__Problem to solve__: Among the lines below, copy exactly those from the one with "common name: impala" through the one with "Tanzania, site Q10, 2013-04-23", counting both ends.

__Task data__:
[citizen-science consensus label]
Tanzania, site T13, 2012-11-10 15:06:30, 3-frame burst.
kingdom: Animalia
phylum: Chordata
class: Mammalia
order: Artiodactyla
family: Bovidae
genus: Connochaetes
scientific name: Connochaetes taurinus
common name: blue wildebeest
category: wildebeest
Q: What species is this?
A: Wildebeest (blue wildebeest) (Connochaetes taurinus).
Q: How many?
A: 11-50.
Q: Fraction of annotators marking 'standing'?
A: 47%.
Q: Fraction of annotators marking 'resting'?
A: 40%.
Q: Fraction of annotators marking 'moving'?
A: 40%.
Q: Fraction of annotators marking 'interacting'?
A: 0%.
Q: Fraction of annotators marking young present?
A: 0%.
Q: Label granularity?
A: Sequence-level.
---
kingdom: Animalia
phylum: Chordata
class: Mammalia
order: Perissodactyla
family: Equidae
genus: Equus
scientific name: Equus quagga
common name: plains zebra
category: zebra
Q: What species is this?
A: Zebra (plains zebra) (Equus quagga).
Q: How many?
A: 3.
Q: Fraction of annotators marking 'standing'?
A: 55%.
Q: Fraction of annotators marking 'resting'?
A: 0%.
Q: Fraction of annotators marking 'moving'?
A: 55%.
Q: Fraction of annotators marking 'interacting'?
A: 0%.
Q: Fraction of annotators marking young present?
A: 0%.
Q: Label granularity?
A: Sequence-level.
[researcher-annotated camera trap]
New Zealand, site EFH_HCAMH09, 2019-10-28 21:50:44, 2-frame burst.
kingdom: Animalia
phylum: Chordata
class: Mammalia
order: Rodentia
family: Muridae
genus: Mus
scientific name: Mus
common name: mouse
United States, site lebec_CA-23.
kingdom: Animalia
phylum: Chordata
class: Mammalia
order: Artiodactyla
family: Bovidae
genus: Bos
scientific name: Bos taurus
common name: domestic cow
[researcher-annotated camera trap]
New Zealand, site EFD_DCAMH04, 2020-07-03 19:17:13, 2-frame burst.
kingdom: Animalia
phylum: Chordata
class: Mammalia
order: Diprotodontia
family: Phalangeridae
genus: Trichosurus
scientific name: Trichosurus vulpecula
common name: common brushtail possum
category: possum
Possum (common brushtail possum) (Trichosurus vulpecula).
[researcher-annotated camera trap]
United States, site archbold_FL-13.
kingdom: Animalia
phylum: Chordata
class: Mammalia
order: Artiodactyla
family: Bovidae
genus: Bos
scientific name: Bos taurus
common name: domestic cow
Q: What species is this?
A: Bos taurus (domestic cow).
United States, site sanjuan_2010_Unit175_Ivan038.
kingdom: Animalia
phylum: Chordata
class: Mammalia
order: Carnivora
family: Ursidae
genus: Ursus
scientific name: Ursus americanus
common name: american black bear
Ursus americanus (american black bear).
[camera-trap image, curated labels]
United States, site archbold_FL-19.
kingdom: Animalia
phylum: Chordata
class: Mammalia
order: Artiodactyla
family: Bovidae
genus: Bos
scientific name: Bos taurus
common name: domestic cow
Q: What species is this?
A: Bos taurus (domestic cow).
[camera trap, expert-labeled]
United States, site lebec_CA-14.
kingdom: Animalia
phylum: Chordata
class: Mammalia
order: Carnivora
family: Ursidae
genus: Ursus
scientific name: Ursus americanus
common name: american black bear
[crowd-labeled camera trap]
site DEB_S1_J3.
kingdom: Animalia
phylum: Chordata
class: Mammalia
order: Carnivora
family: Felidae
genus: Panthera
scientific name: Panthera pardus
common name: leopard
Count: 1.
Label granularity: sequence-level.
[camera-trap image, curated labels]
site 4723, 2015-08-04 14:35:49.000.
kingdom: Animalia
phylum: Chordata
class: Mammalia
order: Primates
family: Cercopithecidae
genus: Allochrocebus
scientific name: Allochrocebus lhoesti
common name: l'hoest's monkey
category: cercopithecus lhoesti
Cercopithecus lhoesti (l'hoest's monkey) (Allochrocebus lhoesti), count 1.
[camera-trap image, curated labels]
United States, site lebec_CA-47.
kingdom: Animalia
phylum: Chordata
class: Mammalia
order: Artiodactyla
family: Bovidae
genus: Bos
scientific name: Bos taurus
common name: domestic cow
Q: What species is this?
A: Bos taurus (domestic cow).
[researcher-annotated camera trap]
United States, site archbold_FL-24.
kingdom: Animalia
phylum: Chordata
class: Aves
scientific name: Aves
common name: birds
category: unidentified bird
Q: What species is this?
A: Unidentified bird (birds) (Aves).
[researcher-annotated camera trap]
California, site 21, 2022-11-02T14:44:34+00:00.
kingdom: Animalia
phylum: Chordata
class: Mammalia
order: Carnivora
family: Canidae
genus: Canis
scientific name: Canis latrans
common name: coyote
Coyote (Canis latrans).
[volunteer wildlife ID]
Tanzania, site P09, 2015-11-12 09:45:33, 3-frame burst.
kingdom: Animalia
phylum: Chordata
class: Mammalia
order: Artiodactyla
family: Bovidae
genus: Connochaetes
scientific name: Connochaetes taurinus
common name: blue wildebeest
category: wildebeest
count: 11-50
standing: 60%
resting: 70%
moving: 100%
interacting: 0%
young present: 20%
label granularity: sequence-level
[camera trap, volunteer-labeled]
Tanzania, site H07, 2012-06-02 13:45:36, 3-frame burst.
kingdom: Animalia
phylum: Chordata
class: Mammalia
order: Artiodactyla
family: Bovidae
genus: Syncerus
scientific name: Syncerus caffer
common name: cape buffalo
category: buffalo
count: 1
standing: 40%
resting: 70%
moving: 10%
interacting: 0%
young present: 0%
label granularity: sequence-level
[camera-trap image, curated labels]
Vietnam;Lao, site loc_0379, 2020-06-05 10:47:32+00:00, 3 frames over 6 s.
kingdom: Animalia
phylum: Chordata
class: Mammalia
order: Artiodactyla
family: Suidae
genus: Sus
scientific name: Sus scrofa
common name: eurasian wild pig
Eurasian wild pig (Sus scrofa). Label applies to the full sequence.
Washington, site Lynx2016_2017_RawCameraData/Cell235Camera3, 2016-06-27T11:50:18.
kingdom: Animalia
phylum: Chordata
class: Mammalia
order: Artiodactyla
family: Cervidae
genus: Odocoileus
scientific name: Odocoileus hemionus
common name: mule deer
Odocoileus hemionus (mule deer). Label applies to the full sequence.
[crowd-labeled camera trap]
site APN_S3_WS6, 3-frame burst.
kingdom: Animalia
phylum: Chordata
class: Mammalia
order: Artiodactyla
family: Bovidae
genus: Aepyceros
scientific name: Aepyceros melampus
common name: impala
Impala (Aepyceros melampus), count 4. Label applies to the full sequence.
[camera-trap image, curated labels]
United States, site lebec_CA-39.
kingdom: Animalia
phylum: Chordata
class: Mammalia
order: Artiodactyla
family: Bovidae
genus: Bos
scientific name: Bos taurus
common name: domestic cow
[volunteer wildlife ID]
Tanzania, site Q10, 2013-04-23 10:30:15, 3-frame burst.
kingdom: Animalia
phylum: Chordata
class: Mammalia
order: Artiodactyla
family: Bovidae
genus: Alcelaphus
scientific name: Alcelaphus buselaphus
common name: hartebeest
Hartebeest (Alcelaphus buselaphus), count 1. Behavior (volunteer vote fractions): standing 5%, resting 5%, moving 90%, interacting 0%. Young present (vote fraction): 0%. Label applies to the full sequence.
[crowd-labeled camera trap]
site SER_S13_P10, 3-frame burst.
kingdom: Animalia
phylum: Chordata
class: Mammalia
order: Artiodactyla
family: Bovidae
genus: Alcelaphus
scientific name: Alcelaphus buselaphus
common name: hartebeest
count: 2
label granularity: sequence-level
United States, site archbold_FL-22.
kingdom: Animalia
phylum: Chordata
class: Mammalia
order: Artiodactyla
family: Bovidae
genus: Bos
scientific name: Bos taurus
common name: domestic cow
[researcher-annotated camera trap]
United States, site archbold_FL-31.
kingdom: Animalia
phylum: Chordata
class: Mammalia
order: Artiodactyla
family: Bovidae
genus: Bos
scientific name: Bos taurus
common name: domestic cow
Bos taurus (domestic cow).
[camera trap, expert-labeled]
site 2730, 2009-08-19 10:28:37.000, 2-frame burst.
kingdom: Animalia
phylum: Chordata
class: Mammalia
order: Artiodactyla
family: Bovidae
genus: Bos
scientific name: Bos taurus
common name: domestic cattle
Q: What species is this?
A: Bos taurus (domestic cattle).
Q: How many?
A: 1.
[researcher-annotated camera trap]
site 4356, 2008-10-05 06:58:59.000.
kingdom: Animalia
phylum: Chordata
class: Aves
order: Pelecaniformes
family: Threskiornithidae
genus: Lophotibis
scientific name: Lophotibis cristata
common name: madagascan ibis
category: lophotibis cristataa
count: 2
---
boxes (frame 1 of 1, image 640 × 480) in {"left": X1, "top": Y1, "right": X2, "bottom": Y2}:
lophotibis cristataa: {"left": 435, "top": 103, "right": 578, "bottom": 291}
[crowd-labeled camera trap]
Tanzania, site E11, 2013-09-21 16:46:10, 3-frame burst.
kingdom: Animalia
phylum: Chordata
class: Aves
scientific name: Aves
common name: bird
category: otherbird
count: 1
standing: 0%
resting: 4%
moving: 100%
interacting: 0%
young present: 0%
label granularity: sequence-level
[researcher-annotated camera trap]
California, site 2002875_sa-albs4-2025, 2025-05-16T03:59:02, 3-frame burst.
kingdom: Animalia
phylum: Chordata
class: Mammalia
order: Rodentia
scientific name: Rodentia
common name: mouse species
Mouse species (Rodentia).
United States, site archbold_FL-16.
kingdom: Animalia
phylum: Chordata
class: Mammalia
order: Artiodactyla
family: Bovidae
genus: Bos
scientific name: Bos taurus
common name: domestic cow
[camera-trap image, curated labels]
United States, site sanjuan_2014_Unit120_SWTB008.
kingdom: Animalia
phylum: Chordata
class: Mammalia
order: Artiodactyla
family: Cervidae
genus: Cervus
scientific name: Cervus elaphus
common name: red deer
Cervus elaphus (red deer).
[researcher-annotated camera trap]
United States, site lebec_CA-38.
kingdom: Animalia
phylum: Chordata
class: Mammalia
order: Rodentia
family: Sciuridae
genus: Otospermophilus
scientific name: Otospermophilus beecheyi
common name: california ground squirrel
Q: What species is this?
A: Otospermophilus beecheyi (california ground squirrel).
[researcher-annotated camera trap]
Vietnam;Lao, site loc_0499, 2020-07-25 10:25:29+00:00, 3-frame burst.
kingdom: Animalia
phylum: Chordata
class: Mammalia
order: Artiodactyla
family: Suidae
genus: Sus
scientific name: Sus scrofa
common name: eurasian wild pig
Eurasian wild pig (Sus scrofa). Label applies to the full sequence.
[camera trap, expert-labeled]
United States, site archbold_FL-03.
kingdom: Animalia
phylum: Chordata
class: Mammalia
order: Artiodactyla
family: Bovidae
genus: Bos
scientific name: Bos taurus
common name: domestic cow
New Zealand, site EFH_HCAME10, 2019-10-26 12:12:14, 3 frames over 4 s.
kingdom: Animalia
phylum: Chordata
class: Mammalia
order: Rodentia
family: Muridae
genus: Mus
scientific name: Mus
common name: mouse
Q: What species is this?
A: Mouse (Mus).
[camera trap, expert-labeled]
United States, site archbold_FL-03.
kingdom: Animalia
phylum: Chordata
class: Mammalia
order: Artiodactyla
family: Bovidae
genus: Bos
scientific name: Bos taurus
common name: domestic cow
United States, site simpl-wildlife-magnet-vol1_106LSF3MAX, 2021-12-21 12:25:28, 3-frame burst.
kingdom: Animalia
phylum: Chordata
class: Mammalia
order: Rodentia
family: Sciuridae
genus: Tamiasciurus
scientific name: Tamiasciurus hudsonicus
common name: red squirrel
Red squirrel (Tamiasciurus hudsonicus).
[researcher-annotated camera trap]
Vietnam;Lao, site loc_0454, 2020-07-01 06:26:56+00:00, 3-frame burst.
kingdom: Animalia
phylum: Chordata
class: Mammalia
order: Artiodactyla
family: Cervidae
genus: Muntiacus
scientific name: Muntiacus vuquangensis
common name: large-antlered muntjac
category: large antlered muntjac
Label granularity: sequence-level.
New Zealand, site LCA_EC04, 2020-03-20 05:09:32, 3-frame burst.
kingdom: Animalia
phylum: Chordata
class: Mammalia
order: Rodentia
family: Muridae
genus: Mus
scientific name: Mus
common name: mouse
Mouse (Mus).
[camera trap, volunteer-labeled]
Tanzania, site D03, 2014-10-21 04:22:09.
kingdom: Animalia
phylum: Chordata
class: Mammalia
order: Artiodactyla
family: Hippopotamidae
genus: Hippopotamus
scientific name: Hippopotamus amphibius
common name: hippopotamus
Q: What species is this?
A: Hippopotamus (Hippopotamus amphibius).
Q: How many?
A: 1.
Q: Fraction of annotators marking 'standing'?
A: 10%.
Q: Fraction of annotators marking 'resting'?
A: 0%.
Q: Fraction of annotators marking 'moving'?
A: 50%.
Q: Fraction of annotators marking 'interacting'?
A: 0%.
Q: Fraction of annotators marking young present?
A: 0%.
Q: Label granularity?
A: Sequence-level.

__Answer section__:
common name: impala
Impala (Aepyceros melampus), count 4. Label applies to the full sequence.
[camera-trap image, curated labels]
United States, site lebec_CA-39.
kingdom: Animalia
phylum: Chordata
class: Mammalia
order: Artiodactyla
family: Bovidae
genus: Bos
scientific name: Bos taurus
common name: domestic cow
[volunteer wildlife ID]
Tanzania, site Q10, 2013-04-23 10:30:15, 3-frame burst.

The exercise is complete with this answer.